━━━ Provided material

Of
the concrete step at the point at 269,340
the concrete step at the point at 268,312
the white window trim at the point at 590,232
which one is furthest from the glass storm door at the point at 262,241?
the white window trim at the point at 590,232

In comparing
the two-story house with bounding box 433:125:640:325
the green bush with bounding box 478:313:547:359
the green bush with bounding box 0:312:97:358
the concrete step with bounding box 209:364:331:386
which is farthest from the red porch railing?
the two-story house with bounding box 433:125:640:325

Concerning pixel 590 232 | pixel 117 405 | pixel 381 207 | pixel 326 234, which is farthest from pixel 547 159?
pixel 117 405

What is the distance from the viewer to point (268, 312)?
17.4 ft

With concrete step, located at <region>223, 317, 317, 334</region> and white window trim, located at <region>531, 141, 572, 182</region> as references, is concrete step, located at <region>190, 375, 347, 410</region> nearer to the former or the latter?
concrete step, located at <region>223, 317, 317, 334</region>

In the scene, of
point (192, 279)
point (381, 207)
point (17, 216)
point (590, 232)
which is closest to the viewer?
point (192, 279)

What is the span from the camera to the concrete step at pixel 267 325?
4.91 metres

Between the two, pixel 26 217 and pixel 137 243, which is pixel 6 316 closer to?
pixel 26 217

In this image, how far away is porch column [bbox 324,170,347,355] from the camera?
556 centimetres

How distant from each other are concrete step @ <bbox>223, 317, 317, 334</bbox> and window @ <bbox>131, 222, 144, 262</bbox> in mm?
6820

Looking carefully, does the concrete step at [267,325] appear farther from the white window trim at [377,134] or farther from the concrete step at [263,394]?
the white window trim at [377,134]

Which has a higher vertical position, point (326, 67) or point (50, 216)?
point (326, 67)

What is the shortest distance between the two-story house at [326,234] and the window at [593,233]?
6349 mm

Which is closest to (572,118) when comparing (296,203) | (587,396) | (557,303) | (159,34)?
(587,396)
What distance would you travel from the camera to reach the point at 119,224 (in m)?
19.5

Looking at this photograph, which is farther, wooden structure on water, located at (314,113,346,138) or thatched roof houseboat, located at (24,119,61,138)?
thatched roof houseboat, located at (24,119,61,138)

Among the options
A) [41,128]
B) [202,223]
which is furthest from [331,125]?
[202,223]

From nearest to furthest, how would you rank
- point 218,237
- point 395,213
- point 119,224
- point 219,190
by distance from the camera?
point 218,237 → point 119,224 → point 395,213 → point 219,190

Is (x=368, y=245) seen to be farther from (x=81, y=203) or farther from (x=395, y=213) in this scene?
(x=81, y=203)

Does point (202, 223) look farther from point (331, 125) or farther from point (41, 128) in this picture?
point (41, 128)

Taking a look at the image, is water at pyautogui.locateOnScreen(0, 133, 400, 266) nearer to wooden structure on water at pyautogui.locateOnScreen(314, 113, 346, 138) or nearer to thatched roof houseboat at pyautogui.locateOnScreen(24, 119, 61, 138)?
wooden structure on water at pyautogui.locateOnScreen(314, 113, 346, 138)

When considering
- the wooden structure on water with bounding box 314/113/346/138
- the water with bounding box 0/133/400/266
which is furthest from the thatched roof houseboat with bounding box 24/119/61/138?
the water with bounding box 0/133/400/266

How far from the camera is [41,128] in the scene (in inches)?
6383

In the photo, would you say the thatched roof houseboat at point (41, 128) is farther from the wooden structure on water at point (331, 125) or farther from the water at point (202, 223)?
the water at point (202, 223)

━━━━━━

» **Exercise directions**
Copy the records from the beginning through the line containing "4.91 metres", replacing "green bush" with "shrub" and keeping everything else the same.

» **Answer to this task**
Of
the concrete step at the point at 269,340
the concrete step at the point at 268,312
the white window trim at the point at 590,232
which one is furthest from the glass storm door at the point at 262,241?
the white window trim at the point at 590,232

In comparing
the two-story house with bounding box 433:125:640:325
the shrub with bounding box 478:313:547:359
the shrub with bounding box 0:312:97:358
the concrete step with bounding box 209:364:331:386
which is farthest from the red porch railing?
the two-story house with bounding box 433:125:640:325

Concerning pixel 590 232 | pixel 117 405 | pixel 381 207 | pixel 326 234, which is farthest from pixel 547 159?
pixel 117 405

What is the distance from the viewer to point (268, 312)?
17.4 ft

With concrete step, located at <region>223, 317, 317, 334</region> and white window trim, located at <region>531, 141, 572, 182</region> as references, is concrete step, located at <region>190, 375, 347, 410</region> nearer to the former or the latter?
concrete step, located at <region>223, 317, 317, 334</region>

In the scene, of
point (192, 279)
point (381, 207)
point (17, 216)
point (590, 232)
which is closest to the viewer?
point (192, 279)

What is the span from the camera to the concrete step at pixel 267 325?
4.91 metres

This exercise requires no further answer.